'Charlie thinks very highly of Lisa Ivanovna,' said Frank.
'He's told you that already.'
'Of course he thinks quite highly of her!' Mrs Graham cried, raising her voice to a pitch that Frank had never heard before. 'Show me a single man in this city who wouldn't! Quiet, blonde, slow-witted, nubile, docile, doesn't speak English, hardly speaks at all in fact, sloping shoulders, half-shut eyes, hasn't broadened out yet though I daresay she will, proper humility, reasonable manners, learned I suppose behind the counter at Muirka's.'
'I don't think her eyes are usually half-shut,' said Frank.
'You're all of you serf-owners at heart! Yes, this brother-in-law too! ...'
Mrs Graham is the wife of the English Chaplain in Moscow, 1913 and Frank visits her on several occasions, requiring help with his three children who have been returned to him, after his wife, Nellie's sudden departure.
This is how Fitzgerald introduces us to her:
He was not afraid of Mrs Graham, or at least not as afraid as some people were.

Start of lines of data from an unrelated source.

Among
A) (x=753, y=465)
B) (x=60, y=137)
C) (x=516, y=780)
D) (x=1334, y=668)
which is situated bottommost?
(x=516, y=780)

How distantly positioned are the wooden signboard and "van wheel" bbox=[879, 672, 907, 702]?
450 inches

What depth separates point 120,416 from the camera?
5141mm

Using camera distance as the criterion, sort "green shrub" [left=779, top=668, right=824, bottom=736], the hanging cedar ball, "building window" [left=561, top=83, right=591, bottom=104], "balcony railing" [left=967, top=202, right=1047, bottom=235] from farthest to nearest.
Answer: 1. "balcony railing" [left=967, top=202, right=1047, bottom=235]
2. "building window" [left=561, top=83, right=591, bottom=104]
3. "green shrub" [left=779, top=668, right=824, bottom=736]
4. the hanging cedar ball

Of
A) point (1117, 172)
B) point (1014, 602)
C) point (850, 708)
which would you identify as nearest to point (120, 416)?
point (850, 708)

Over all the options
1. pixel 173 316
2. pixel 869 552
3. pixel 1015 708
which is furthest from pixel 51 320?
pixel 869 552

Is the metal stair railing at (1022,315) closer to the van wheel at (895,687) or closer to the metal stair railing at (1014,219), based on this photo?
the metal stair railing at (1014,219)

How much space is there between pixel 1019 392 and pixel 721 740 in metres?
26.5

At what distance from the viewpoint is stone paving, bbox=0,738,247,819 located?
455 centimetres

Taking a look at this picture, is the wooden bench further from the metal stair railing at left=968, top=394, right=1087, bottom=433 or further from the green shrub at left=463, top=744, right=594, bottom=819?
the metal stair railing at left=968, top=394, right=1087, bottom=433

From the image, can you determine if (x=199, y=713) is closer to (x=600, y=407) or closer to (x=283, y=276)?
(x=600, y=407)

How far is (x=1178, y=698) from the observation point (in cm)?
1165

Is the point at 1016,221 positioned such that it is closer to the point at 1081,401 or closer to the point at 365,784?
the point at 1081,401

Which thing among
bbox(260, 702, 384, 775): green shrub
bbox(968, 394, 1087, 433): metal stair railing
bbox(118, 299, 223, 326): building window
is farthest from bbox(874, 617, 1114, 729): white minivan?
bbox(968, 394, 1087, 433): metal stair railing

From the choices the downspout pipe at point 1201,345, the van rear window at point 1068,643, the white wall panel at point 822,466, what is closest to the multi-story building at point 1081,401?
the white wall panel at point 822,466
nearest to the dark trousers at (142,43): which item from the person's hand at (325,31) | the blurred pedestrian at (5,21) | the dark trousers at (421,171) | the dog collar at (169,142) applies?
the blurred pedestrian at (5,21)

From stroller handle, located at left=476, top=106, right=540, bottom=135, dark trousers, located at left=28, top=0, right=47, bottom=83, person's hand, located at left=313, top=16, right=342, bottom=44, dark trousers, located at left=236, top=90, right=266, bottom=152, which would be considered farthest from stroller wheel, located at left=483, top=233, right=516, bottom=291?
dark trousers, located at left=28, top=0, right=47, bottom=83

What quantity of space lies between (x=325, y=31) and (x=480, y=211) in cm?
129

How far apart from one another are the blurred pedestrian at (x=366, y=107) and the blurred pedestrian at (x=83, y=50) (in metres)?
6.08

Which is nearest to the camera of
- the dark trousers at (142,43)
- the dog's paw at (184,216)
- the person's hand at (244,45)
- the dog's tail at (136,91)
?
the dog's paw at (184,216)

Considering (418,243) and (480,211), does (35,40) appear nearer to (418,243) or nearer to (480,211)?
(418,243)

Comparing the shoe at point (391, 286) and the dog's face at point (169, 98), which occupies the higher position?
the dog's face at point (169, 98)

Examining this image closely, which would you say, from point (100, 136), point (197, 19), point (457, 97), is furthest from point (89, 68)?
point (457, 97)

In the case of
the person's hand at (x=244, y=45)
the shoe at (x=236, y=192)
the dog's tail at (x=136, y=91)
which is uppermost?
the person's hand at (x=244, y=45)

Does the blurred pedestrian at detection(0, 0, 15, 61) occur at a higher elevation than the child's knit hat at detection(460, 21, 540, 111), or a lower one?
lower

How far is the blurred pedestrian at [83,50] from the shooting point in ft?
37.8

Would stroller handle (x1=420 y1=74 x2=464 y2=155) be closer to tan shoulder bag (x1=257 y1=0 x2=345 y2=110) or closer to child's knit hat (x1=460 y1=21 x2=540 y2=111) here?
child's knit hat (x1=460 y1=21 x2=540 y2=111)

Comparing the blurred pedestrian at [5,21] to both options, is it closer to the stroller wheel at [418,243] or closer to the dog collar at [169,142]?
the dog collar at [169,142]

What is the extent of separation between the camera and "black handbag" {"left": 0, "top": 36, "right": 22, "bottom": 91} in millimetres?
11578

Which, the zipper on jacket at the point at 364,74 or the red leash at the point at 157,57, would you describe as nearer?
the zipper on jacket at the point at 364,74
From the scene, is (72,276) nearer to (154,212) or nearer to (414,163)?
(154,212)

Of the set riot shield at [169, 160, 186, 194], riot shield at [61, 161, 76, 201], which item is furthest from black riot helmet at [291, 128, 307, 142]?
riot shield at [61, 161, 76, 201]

In any case, in taking his predicament to her he was doing her a service. She was a scholar's daughter, brought up in Cambridge, and not reconciled to Moscow. ...
'Mr Reid?' she called out in her odd, high lightly drawling voice. 'This is an expected pleasure.'
'You knew I was going to come and ask you something?'
'Of course.'
Restless as a bird of prey which has not caught anything for several days, she nodded him towards the seat next to her. There were no comfortable chairs in the chaplaincy, except in Mr Graham's study.
Two longish quotes right at the beginning of my review - because there is only one way to appreciate Fitzgerald, and that is to read her for your self.
In this novel - Mrs Graham, I suspect represents the voice of reason. From my perspective at least, she most certainly presents, the best all round summary of the male characters - and of Lisa Ivanovna.
Although, and I am surprised to say this, perhaps the most perfect part of this novel for me is Fitzgerald's totally convincing recreation of a man in love. Most of our world is made up of the commonplace and in this novel - that follows exactly as we would expect - the world of men, of their machines, their social vying and competition with each other. The world of women, of children, of housekeeping, the world of servants -and yet intermingled through all these everyday, common lives - there is the unspoken, the hidden, the never mentioned - the world of sex. And this is so beautifully done - the attraction between Frank Reid and his lately appointed governess, Lisa.
As I was reading this novel - I enjoyed it, but I started to feel restless, I could see the pages slipping by and I wondered where is all this comedy of manners and Dickensian type sketching going to lead, and then suddenly towards the end - there is the most evocative of scenes, which is superbly set up with a description of the birch trees, close to the summer house, dacha, where the children have begged to go for 'The Beginning of Spring':
Although there was a large industrial town three miles away, with workers' suburbs and dormitories, Shirokaya could only be reached by a woodcutters' branch-line along the edge of the forest. The nearest village, Ostanovka, got its name from the railway halt. From there the quickest way was on foot through the woods, while the luggage went round by the carrier's horse and cart. The carrier also came round twice a week to fill the water-barrels. The rye-bread, heavy as tombstone, was bought in the village. The tea they brought with them from Moscow.
All commonplaces - the details of day to day life and then you have this:
As the young birches grew taller the skin at the base of the trunks fragmented and shivered into dark and light patches. The branches showed white against black, black against white. The young twigs were fine and whip-like, dark brown with a purple gloss. As soon as the shinning leaf-buds split open the young leaves breathed out an aromatic scent, not so thick as the poplar but wilder and more memorable, the true scent of wild and lonely places. The male catkins appeared in pairs, the pale female catkins followed. The leaves, turning from bright olive to a darker green were agitated and astir even when the wind dropped. They were never strong enough to block out the light completely. The birch forest, unlike the pine forest, always gives a chance of life to whatever grows beneath it.
This wonderful, stunning description of trees continues for several more paragraphs, and as I re-read it, I most clearly thought of the "Rites of Spring" - I think music by Stravinsky.
And then we come to what is the heart of the novel - which I will not disclose here.
In summation of the whole I can only say - it probably comes close to one of the best novels I have ever read - and when I commented that it felt like Anna Karenina, in my notes, I was not wrong. It has the same passion and same understanding of people set in the most incredible world of a wintry Moscow and the dacha slowing decomposing back into the woods. Please read.